#### Directions for this task:
Copy the items word for word, from the line with "Arrange point (94, 145), point" through the line with "29 centimetres", and leave the pictures out of your answer.

#### Spatial questions linked to pictures:
+++
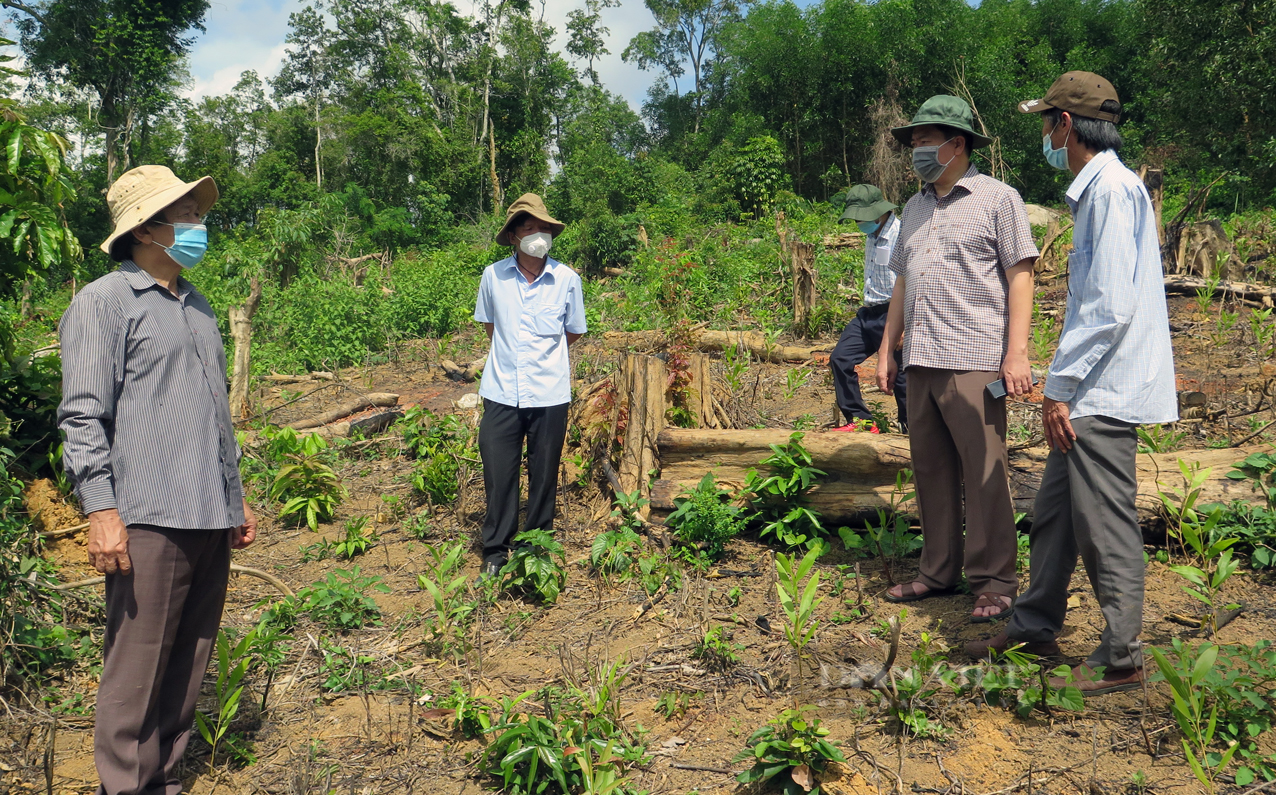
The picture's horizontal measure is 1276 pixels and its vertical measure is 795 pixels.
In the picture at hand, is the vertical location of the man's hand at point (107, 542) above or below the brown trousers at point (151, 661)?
above

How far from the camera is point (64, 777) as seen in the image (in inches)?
108

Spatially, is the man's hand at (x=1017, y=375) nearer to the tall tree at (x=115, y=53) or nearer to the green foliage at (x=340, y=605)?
the green foliage at (x=340, y=605)

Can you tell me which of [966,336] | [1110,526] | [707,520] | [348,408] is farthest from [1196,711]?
[348,408]

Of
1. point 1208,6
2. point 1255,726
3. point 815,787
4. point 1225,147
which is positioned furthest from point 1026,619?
point 1225,147

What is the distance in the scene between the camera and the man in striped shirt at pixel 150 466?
7.64ft

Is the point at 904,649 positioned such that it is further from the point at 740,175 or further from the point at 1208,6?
the point at 740,175

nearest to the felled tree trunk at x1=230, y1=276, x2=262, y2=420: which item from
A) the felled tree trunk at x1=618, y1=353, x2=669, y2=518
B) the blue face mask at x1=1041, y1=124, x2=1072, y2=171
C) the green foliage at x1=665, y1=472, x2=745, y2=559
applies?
the felled tree trunk at x1=618, y1=353, x2=669, y2=518

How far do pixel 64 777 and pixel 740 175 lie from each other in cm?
2094

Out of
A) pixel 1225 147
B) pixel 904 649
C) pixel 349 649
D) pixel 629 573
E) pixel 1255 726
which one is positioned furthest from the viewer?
pixel 1225 147

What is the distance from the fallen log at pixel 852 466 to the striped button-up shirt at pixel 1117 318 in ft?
4.28

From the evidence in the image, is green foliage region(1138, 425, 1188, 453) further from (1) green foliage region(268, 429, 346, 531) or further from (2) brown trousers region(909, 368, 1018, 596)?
(1) green foliage region(268, 429, 346, 531)

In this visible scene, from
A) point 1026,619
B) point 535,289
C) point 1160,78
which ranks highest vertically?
point 1160,78

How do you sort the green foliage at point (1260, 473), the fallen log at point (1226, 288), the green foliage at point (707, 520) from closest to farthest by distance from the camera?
1. the green foliage at point (1260, 473)
2. the green foliage at point (707, 520)
3. the fallen log at point (1226, 288)

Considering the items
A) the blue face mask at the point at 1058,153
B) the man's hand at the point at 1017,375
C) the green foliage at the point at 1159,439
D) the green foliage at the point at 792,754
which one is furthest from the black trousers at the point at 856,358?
the green foliage at the point at 792,754
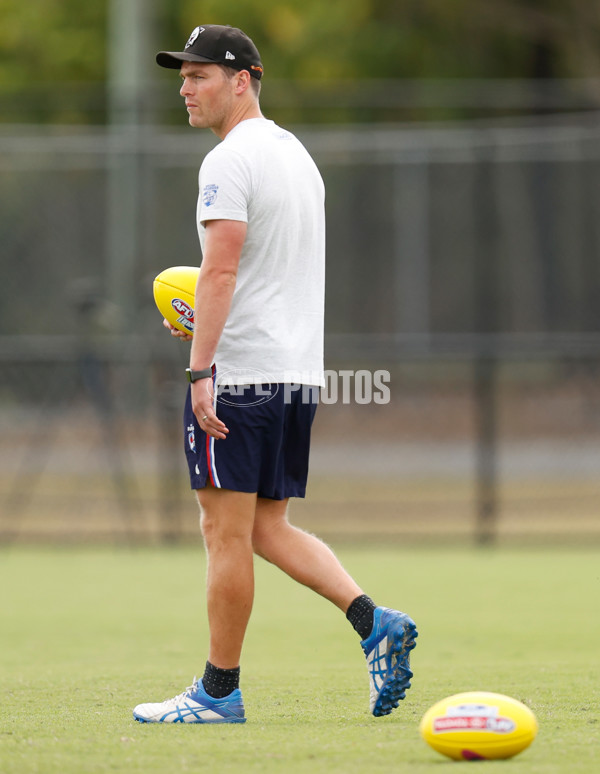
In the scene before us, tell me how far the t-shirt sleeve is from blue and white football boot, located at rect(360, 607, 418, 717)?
1420mm

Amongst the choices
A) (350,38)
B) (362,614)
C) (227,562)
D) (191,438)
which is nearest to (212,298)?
(191,438)

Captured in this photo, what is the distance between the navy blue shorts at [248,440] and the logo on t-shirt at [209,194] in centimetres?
62

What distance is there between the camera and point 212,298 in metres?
4.34

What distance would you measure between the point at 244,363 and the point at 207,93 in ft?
3.10

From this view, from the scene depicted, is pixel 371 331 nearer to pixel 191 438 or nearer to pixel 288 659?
pixel 288 659

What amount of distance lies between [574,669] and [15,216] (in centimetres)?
1255

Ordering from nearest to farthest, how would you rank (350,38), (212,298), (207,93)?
(212,298) < (207,93) < (350,38)

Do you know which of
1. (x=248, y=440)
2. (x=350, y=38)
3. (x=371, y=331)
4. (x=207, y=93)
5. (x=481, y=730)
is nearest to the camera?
(x=481, y=730)

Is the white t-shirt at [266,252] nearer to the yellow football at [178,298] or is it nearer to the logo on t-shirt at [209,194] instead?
the logo on t-shirt at [209,194]

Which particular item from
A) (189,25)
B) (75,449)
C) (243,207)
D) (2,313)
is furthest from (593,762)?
(189,25)

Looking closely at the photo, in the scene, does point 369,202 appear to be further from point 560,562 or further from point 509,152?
point 560,562

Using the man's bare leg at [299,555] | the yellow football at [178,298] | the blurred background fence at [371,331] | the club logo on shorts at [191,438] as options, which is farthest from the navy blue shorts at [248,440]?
the blurred background fence at [371,331]

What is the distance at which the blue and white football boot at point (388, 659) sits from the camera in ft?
14.5

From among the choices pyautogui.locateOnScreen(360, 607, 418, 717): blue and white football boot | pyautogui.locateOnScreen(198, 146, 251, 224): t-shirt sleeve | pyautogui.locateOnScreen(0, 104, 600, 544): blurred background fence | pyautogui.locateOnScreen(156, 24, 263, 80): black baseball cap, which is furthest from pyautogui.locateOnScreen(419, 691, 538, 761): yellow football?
pyautogui.locateOnScreen(0, 104, 600, 544): blurred background fence
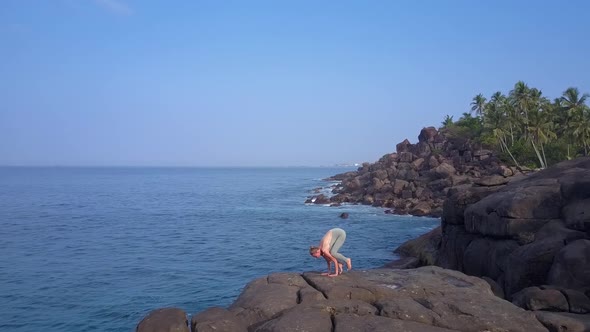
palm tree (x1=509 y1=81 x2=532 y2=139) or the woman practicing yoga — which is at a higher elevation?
palm tree (x1=509 y1=81 x2=532 y2=139)

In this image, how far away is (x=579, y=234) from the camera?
800 inches

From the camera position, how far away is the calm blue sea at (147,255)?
25.0 metres

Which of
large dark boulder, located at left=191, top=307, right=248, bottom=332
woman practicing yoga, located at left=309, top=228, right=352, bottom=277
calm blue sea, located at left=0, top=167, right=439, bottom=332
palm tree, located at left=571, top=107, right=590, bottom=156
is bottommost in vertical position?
calm blue sea, located at left=0, top=167, right=439, bottom=332

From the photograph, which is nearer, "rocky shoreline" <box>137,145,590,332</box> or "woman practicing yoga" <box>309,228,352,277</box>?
"rocky shoreline" <box>137,145,590,332</box>

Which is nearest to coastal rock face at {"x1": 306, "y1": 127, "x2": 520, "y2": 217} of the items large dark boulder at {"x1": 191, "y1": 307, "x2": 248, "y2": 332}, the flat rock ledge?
the flat rock ledge

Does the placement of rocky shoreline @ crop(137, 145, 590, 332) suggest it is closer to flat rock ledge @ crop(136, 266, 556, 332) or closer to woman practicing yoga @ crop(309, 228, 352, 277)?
flat rock ledge @ crop(136, 266, 556, 332)

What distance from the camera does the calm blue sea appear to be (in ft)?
82.0

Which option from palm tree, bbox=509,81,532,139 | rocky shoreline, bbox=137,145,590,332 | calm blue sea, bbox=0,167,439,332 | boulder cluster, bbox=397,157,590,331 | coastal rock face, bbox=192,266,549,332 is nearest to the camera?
coastal rock face, bbox=192,266,549,332

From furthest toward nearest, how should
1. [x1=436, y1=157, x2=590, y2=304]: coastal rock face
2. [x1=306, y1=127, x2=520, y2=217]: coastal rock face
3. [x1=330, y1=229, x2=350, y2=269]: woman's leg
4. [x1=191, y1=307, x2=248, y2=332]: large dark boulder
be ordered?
[x1=306, y1=127, x2=520, y2=217]: coastal rock face, [x1=436, y1=157, x2=590, y2=304]: coastal rock face, [x1=330, y1=229, x2=350, y2=269]: woman's leg, [x1=191, y1=307, x2=248, y2=332]: large dark boulder

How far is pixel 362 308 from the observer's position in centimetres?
1298

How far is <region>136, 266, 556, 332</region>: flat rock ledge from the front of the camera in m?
12.0

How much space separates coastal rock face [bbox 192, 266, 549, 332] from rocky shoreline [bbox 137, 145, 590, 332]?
0.10ft

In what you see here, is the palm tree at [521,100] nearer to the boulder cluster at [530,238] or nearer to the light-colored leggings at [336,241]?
the boulder cluster at [530,238]

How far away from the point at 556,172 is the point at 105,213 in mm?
61986
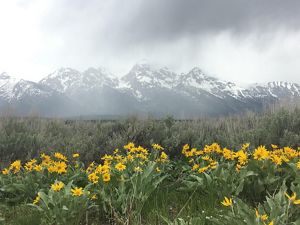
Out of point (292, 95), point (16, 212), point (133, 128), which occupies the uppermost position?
point (292, 95)

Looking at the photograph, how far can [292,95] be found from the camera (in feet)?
30.1

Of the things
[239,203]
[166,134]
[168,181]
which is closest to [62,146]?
[166,134]

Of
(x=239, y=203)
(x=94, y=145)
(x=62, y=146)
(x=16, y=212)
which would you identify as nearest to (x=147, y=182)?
(x=239, y=203)

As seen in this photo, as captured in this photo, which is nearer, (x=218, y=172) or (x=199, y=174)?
(x=218, y=172)

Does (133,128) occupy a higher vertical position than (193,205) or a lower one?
higher

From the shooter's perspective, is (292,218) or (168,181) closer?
(292,218)

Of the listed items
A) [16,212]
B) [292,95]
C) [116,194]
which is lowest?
[16,212]

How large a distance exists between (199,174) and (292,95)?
20.5 ft

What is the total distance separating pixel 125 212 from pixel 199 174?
3.98 feet

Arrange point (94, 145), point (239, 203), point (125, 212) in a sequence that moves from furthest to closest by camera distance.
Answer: point (94, 145) → point (125, 212) → point (239, 203)

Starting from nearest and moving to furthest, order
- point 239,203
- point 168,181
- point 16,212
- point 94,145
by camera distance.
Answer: point 239,203 → point 16,212 → point 168,181 → point 94,145

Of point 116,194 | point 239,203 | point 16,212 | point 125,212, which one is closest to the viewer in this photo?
point 239,203

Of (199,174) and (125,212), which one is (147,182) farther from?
(199,174)

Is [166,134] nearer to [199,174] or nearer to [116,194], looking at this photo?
[199,174]
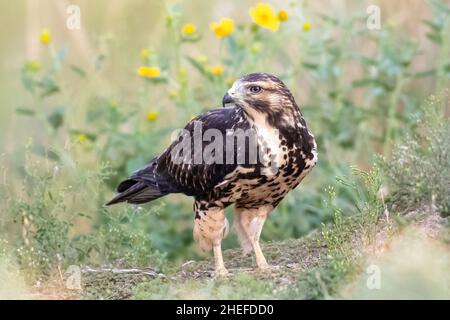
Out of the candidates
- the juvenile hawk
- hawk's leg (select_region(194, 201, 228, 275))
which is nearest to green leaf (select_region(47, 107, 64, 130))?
the juvenile hawk

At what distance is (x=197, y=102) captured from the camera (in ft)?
28.3

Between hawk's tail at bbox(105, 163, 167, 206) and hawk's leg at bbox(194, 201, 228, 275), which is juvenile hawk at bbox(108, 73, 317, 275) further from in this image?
hawk's tail at bbox(105, 163, 167, 206)

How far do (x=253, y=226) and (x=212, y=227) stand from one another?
29 centimetres

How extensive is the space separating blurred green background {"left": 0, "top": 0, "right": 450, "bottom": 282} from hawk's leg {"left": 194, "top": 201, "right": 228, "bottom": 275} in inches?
16.6

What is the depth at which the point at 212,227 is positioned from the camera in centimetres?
628

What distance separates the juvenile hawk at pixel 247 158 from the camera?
5875mm

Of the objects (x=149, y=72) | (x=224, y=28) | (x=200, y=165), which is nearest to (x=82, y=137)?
(x=149, y=72)

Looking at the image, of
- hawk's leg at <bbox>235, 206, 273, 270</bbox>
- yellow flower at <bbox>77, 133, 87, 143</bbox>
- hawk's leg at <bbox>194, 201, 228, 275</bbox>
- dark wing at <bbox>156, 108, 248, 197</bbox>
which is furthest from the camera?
yellow flower at <bbox>77, 133, 87, 143</bbox>

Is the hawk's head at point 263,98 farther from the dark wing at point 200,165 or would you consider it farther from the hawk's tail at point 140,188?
the hawk's tail at point 140,188

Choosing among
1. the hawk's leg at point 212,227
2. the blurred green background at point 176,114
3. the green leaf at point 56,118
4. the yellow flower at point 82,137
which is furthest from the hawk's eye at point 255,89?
the green leaf at point 56,118

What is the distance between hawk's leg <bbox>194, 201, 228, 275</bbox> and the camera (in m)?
6.24

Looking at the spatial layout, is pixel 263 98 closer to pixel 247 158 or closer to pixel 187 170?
pixel 247 158
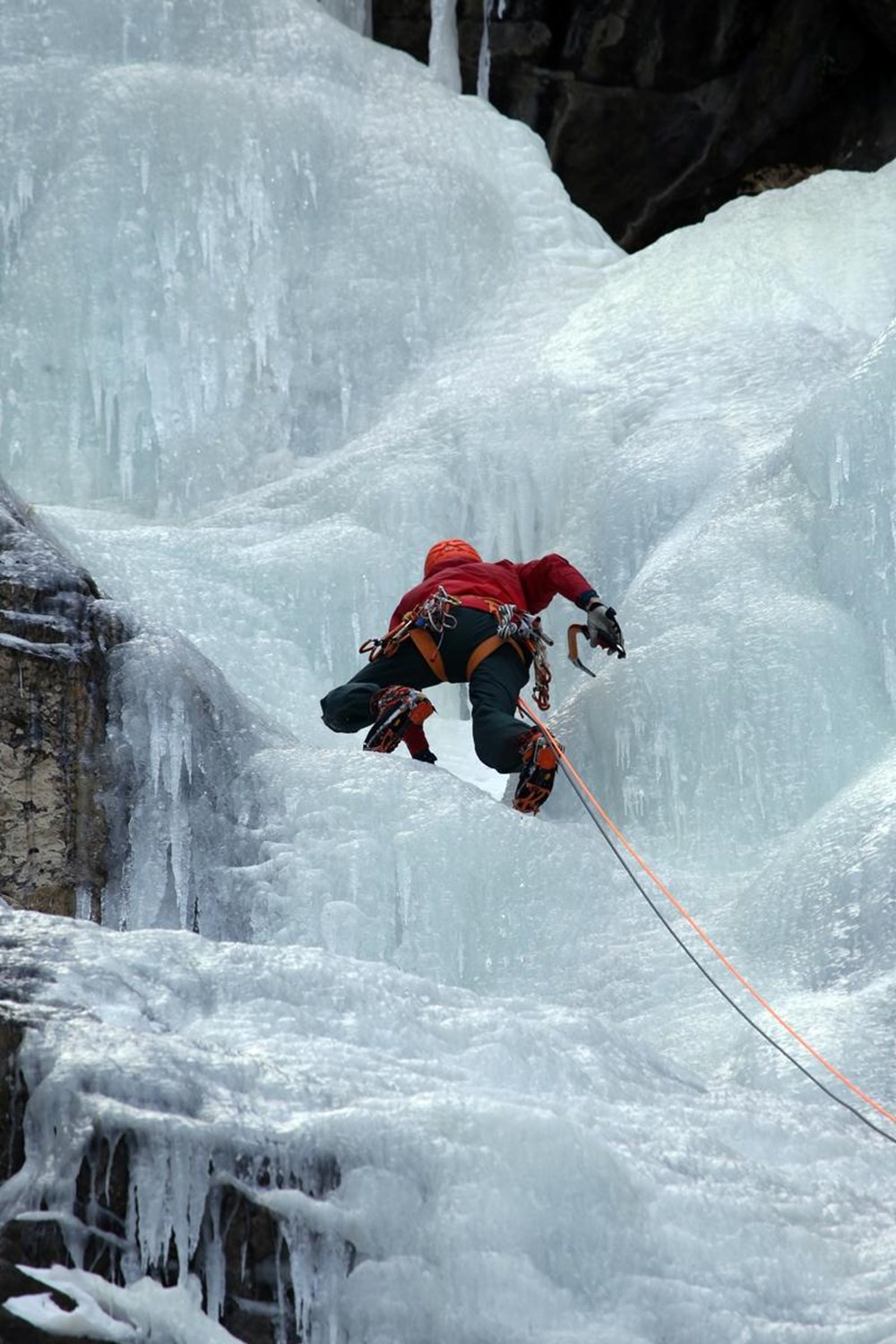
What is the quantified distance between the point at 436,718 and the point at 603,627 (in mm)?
1705

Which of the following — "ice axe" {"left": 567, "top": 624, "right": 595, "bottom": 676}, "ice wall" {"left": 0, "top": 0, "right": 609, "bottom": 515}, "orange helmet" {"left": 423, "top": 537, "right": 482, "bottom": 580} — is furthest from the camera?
"ice wall" {"left": 0, "top": 0, "right": 609, "bottom": 515}

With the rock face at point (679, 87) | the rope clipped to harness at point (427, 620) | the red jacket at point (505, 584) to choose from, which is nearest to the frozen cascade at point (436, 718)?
A: the red jacket at point (505, 584)

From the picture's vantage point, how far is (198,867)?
602 cm

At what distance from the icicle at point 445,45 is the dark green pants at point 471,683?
16.9 ft

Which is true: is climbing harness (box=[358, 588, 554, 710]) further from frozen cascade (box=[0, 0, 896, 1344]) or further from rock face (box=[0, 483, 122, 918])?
rock face (box=[0, 483, 122, 918])

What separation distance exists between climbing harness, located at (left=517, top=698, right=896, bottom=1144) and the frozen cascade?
55mm

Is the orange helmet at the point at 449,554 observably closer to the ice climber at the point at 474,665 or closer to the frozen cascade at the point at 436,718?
the ice climber at the point at 474,665

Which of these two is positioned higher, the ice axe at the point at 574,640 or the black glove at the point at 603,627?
the black glove at the point at 603,627

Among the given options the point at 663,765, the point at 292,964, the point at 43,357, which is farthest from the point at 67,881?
the point at 43,357

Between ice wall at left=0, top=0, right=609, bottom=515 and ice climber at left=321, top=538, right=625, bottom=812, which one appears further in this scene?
ice wall at left=0, top=0, right=609, bottom=515

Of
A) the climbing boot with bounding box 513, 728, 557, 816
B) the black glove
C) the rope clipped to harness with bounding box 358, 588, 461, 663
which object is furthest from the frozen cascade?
the rope clipped to harness with bounding box 358, 588, 461, 663

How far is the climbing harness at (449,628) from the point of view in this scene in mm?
6570

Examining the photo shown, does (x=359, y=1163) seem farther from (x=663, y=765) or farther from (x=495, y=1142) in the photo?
(x=663, y=765)

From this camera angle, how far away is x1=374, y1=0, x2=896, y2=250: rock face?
11.3m
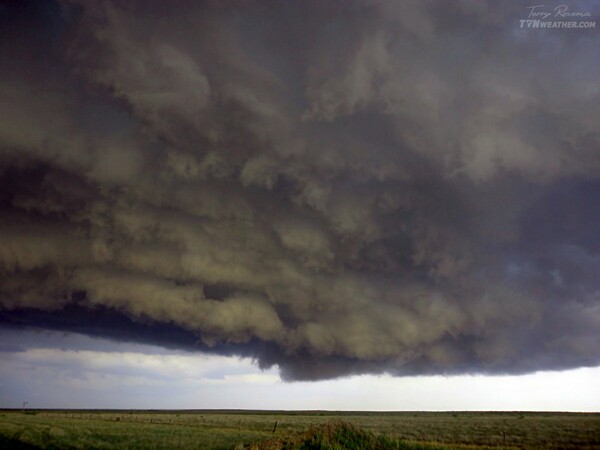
+++
#### Task answer:
Arrange point (94, 145), point (239, 203), point (125, 212) in a sequence that moves from furthest to closest by camera distance.
Answer: point (94, 145) → point (125, 212) → point (239, 203)

Starting from nearest and moving to furthest, order
- point 239,203
- point 168,181
- point 16,212
- point 94,145
by camera distance.
Answer: point 239,203 → point 16,212 → point 168,181 → point 94,145

Of point 116,194 | point 239,203 | point 16,212 | point 125,212, which one is closest to the viewer in this photo?
point 239,203

Of (199,174) and (125,212), which one is (147,182) farther from?
(199,174)

Is [166,134] nearer to [199,174] or nearer to [116,194], looking at this photo?
[199,174]
Out of the candidates
- the juvenile hawk
- hawk's leg (select_region(194, 201, 228, 275))
which is nearest to green leaf (select_region(47, 107, 64, 130))?
the juvenile hawk

At what distance is (x=197, y=102) captured from the camera (in ft)?
28.3

Between hawk's tail at bbox(105, 163, 167, 206) and hawk's leg at bbox(194, 201, 228, 275), which is juvenile hawk at bbox(108, 73, 317, 275) further from in this image?
hawk's tail at bbox(105, 163, 167, 206)

How far do (x=253, y=226) and (x=212, y=227) stand from one another?
29 centimetres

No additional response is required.